» Work item
Start to finish, retype the entries exactly while omitting the pictures.

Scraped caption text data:
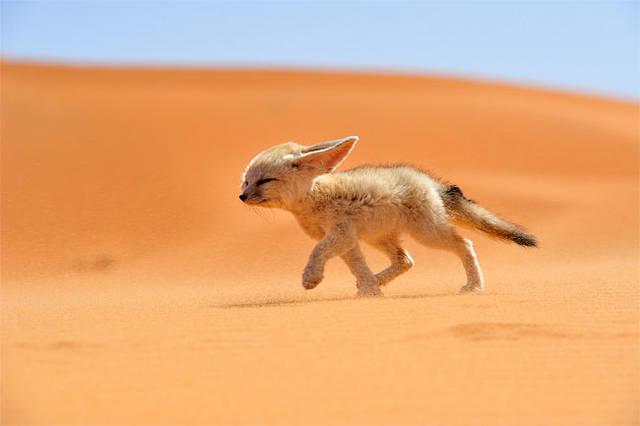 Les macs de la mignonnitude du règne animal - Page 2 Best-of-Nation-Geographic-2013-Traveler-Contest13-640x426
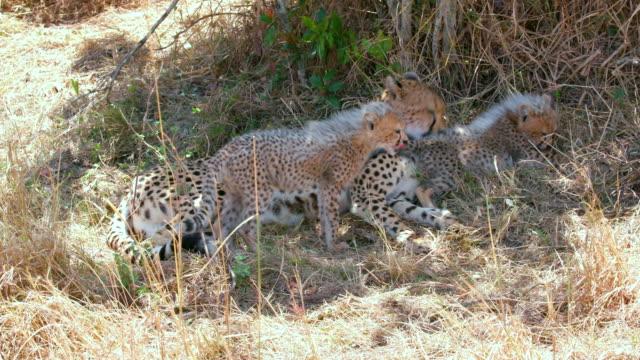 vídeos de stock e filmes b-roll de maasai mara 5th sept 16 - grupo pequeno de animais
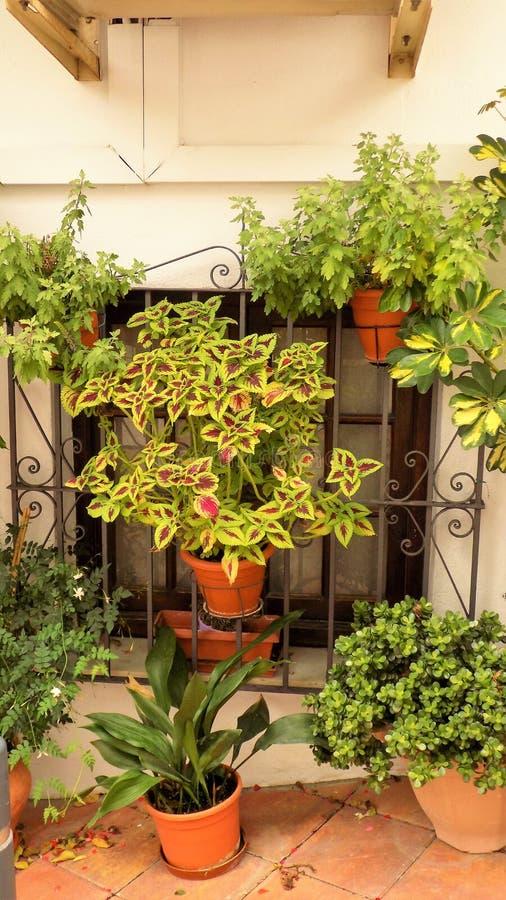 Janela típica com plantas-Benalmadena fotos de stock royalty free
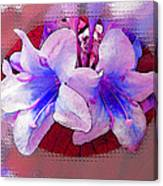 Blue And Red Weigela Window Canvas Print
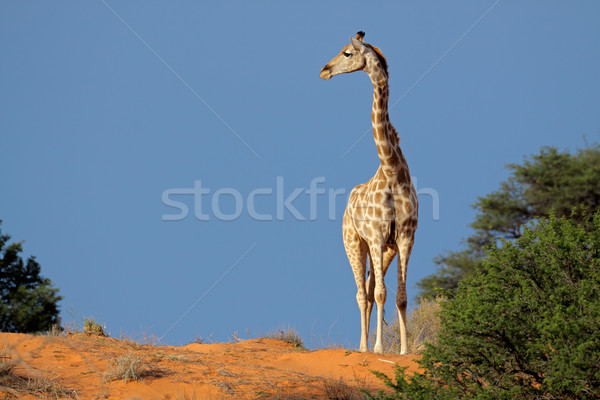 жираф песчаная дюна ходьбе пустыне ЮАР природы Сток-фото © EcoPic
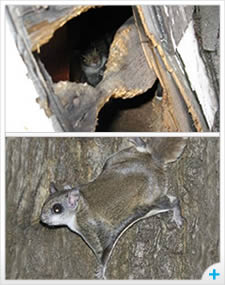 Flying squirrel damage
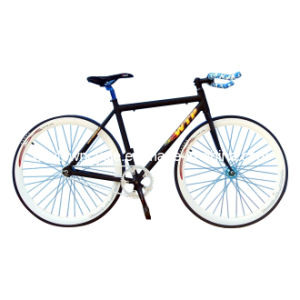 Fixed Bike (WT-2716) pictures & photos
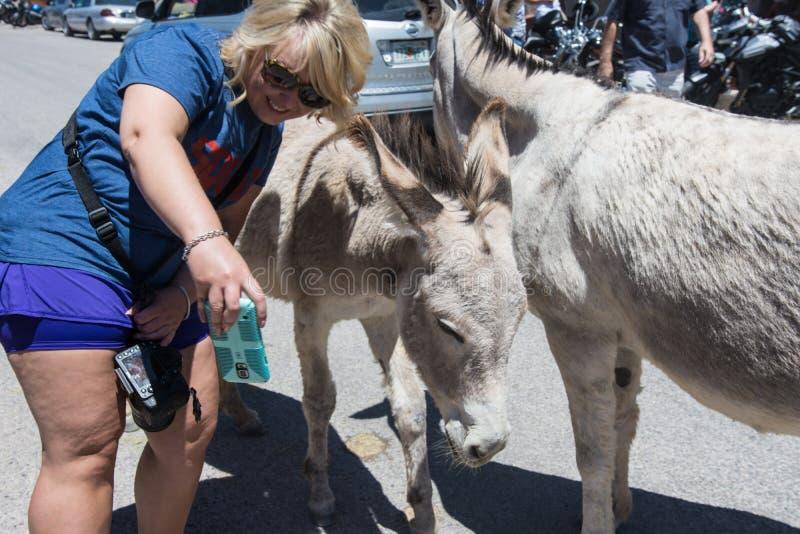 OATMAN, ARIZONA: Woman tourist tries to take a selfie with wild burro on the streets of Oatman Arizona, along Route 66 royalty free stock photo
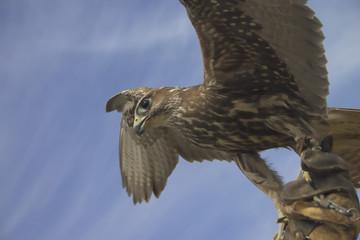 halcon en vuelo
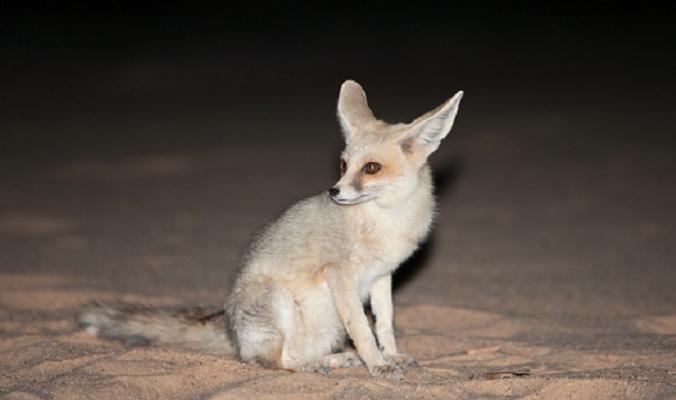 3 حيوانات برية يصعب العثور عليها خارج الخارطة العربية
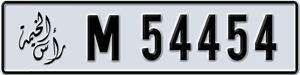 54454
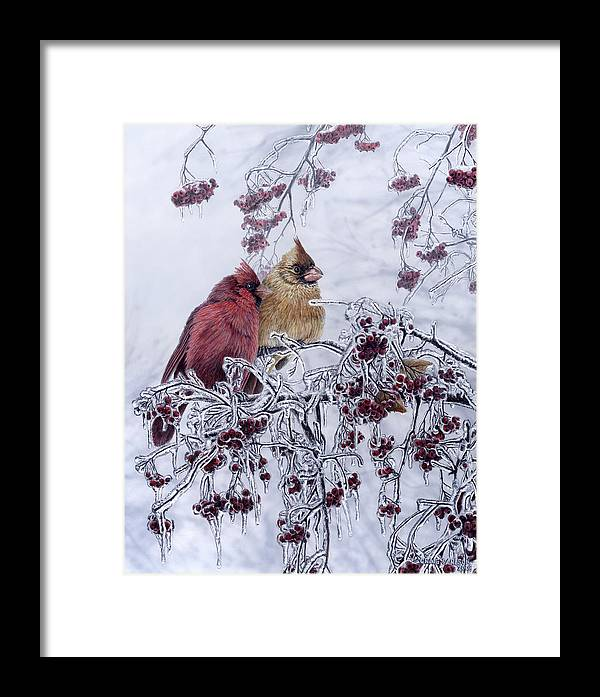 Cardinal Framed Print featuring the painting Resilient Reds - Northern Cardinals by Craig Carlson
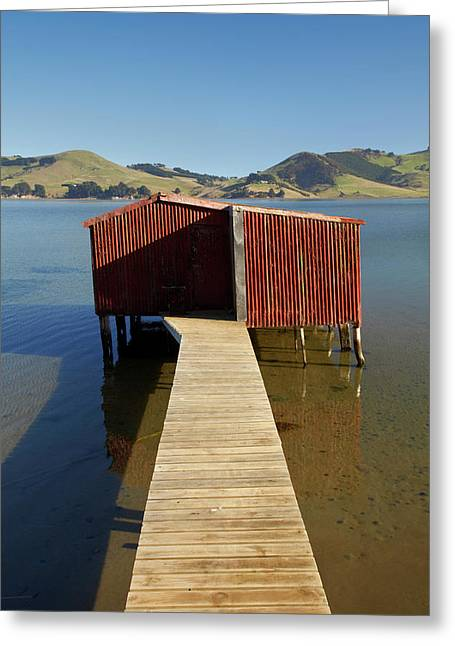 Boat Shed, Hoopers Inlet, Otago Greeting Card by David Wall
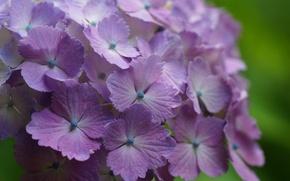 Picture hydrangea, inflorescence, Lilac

» Answer to this task
 Les macs de la mignonnitude du règne animal - Page 2 Best-of-Nation-Geographic-2013-Traveler-Contest13-640x426
 vídeos de stock e filmes b-roll de maasai mara 5th sept 16 - grupo pequeno de animais
 Janela típica com plantas-Benalmadena fotos de stock royalty free
 Blue And Red Weigela Window Canvas Print
 жираф песчаная дюна ходьбе пустыне ЮАР природы Сток-фото © EcoPic
 Flying squirrel damage
 Fixed Bike (WT-2716) pictures & photos
 OATMAN, ARIZONA: Woman tourist tries to take a selfie with wild burro on the streets of Oatman Arizona, along Route 66 royalty free stock photo
 halcon en vuelo
 3 حيوانات برية يصعب العثور عليها خارج الخارطة العربية
 54454
 Cardinal Framed Print featuring the painting Resilient Reds - Northern Cardinals by Craig Carlson
 Boat Shed, Hoopers Inlet, Otago Greeting Card by David Wall
 Picture hydrangea, inflorescence, Lilac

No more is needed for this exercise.